第7章 ショコラscene3
先生はニッコリ笑うと、懐手をして俺を見た。
「櫻井さん、つかれてます」
「え…?いや、今日は仕事もしてないし…そんなに…」
「いえ、そうじゃないんです」
「え?」
「取り憑かれてます」
沈黙が客間に流れた。
「へ?俺が?雅紀じゃなくて?」
「はい。
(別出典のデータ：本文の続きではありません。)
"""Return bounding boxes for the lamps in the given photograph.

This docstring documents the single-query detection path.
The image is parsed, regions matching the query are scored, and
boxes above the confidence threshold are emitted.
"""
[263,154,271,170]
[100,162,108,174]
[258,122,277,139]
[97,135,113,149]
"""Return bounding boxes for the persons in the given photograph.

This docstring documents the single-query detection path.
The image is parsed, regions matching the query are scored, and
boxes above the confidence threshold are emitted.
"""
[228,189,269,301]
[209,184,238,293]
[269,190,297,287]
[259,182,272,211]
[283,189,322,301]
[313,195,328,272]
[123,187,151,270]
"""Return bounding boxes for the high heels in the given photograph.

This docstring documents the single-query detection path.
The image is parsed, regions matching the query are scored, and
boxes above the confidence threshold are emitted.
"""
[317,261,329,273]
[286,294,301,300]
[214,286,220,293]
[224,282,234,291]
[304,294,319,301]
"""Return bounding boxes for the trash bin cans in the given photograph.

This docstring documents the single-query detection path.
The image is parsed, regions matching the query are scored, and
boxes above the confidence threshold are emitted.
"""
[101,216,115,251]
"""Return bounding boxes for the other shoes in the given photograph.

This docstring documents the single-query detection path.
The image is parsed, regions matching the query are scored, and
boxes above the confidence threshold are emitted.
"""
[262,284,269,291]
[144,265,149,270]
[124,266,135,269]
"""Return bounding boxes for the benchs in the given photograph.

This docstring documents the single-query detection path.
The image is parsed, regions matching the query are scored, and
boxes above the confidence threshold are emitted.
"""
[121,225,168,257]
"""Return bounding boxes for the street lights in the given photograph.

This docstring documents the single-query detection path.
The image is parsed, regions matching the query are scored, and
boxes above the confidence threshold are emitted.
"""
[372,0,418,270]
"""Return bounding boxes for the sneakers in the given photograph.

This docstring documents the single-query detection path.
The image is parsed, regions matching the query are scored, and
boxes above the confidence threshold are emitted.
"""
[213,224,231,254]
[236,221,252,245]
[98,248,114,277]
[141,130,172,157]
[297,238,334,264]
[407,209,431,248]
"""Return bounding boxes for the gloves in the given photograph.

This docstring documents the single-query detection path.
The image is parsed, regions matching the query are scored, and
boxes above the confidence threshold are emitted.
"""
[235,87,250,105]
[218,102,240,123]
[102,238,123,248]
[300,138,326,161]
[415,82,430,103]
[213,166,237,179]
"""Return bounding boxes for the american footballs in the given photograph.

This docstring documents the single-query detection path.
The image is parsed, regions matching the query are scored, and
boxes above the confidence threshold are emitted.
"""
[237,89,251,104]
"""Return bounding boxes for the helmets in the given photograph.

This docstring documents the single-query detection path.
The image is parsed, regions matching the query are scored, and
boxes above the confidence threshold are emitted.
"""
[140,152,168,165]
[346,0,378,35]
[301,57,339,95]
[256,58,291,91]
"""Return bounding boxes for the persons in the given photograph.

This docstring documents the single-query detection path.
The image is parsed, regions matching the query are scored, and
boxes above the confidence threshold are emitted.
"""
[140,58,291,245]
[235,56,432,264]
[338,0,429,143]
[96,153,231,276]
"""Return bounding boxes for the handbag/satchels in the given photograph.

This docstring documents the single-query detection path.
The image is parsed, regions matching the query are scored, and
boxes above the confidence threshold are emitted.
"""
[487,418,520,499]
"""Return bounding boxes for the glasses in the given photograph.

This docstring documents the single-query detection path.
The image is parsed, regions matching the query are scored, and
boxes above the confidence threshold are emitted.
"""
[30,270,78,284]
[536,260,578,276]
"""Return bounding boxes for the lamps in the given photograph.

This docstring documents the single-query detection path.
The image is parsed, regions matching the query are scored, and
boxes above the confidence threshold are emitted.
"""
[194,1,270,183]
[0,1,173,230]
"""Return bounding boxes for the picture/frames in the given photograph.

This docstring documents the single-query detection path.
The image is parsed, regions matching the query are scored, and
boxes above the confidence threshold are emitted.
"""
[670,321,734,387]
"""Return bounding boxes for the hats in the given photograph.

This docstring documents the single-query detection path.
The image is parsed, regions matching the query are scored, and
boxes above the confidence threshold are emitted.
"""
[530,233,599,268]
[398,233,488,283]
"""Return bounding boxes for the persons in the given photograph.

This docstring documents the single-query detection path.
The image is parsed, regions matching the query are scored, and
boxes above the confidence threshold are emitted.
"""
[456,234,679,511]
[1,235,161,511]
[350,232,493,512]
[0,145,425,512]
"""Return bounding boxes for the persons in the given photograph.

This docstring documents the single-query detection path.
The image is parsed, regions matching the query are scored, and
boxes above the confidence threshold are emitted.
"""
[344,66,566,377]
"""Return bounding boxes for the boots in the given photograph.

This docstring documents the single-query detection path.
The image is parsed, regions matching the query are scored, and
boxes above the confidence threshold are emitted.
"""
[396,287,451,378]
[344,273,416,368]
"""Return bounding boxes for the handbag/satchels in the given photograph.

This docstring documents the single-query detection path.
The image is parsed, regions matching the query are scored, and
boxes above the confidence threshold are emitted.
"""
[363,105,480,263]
残念ながら」
背中に汗が伝っていった。
「え?どういうことなんですか…?」
「今日、なにかありませんでしたか?」
「なにかって…朝、乗っていた車が後ろから追突されて…」
「うん、多分それでしょうな」
「え?」
先生は顎に手を当て、何かを考えこむ顔になった。
「多分なんですが、普段からあなた方の周りに浮遊していた霊が、その隙を狙ってあなたに入りこんだんでしょう…」
「え?浮遊?」
雅紀が俺の手を握った。
「ごめん…言い出せなかったんだけど、最近、なんか居たんだよ…俺の周り…」
「えっ…なんで言わないんだよっ!?」
「それが…気配がね、居たり居なかったりで…どうしていいかわからなかったんだ…」
雅紀の目に涙が溜まってきて。
自分のせいだと責任を感じているのだ。